The Avengers worked, because Steed’s assistants—Cathy Gale, Emma Peel, and Tara King—were television’s first keenly aware, capable, and beguiling female proto-spies. And it was all “quite by accident,” according to Rigg, that Emma Peel “ became this avant-garde woman. Yes, she was ahead of her time. I wish it were as a result of the writers being ahead of their time, but they weren’t. The fact of the matter is that [in the original casting for the show] they had Patrick MacNee and Ian Hendry playing it. Ian Hendry left, all of a sudden, and they cast Honor Blackman—who’s wonderful—in the part and they didn’t change the script, because they didn’t have time. So suddenly Honor has all of these sort of masculine attributes—she was suddenly able to look after herself, handle a gun, fight anything and anybody, and it grew. And it’s not because they were way ahead of their time and clever. It was a very happy accident for which they were eternally grateful and never actually spoke the truth about it.”

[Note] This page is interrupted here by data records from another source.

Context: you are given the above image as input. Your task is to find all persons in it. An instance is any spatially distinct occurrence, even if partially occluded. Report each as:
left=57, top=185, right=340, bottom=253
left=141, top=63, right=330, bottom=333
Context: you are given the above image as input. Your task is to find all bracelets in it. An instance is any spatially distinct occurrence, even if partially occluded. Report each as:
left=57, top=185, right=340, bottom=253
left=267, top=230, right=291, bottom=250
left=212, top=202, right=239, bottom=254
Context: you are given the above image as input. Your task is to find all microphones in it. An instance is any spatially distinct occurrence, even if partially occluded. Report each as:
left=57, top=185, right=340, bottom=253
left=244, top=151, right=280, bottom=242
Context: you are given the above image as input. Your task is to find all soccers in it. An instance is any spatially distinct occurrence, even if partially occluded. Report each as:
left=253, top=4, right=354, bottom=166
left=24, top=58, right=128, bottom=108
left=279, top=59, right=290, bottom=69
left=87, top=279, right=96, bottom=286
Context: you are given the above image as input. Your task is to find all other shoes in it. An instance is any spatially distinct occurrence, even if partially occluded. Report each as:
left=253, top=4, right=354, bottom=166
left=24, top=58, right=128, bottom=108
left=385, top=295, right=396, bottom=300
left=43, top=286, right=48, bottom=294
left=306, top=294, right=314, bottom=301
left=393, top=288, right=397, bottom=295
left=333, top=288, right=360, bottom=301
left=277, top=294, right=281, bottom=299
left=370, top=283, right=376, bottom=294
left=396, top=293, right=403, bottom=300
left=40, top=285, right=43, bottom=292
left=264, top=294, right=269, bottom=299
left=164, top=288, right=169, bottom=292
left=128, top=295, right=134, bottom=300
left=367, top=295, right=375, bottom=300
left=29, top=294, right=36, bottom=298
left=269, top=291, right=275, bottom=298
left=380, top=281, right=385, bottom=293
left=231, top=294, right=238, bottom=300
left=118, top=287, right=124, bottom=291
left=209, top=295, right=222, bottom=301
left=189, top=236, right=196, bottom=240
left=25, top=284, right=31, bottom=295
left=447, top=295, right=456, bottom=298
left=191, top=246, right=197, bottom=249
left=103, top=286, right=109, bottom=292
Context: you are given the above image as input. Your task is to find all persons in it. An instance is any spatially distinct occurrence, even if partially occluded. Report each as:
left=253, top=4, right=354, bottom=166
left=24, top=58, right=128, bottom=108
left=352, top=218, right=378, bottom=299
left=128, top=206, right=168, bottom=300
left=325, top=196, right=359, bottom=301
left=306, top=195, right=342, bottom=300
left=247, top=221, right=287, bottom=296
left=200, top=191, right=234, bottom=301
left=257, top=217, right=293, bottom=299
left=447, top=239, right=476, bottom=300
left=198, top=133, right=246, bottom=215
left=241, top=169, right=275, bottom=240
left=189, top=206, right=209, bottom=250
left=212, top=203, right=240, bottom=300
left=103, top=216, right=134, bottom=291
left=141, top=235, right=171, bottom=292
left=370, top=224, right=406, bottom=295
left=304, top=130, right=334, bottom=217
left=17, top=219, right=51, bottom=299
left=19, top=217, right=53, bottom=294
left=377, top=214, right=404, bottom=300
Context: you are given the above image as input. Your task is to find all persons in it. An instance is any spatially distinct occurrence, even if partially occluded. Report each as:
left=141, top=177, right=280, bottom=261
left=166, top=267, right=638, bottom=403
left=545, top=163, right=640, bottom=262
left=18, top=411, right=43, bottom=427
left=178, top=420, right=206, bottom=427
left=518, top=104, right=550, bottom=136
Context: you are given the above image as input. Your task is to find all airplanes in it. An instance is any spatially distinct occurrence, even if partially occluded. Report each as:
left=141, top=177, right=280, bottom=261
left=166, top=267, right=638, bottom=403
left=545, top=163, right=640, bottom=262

Smart cookie, Diana Rigg. In one interview, she talked about the possibility of being typecast: “I think there is a danger, obviously. And it’s up to anybody who is playing something like this to do something completely different if possible, as soon as possible.” Hence her haste to return to theater. “The first thing I did when I stopped doing The Avengers was to go back to the Royal Shakespeare and say, ‘Thank you, now I can sell tickets,’ which I couldn’t before. And it was my way of acknowledging where I had been nurtured.”
Rigg left an indelible mark on theater in the ’70s, first in England through her work with Peter Brook at RSC and subsequently with her first Broadway performance in Abelard and Heloise and two Tom Stoppard plays, Night and Day and Jumpers. These early starring roles pulled her from the television rut and gave her the space she needed to grow as an actress (with the often ambiguous plus of name recognition). Always willing to express gratitude to whoever or whatever got her where she was going, she was always gracious with fans of The Avengers and On Her Majesty’s Secret Service when they showed up at the stage doors waving photographs of Emma Peel and Tracy Bond. About the long shadows of the Bond film and The Avengers, she said, “I have to acknowledge what I owe them, and I do acknowledge it.”
Rigg was nominated for four Tony Awards, most recently for her 2018 Broadway role as Mrs. Higgins in My Fair Lady, and in 1994, she won the Best Actress Tony for her role in Medea, a role she originated in London in 1992.
In 2013, Rigg began making guest appearances on HBO’s Game of Thrones as Olenna Tyrell, for which she won the Emmy for Outstanding Guest Actress in a Drama Series for her 2013, 2014, 2015, and 2018 appearances. Olenna is sharp, cunning and wise with a quick wit, and she is the power behind the House of Tyrell. The undercurrent theme of tolerance is expressed in her acceptance, albeit not explicitly discussed, of her grandson Loras’ homosexuality, but she was an elder and a steadfast adherent to killing to gain stature. Her last season on the show was 2018, but a younger generation was touched by a character she embodied. The publicity surrounding Olenna Tyrell’s death was so immense that I thought Diana Rigg, the actress had passed away. I am only saddened to know it was her this time. Rest in Peace, Dynamo!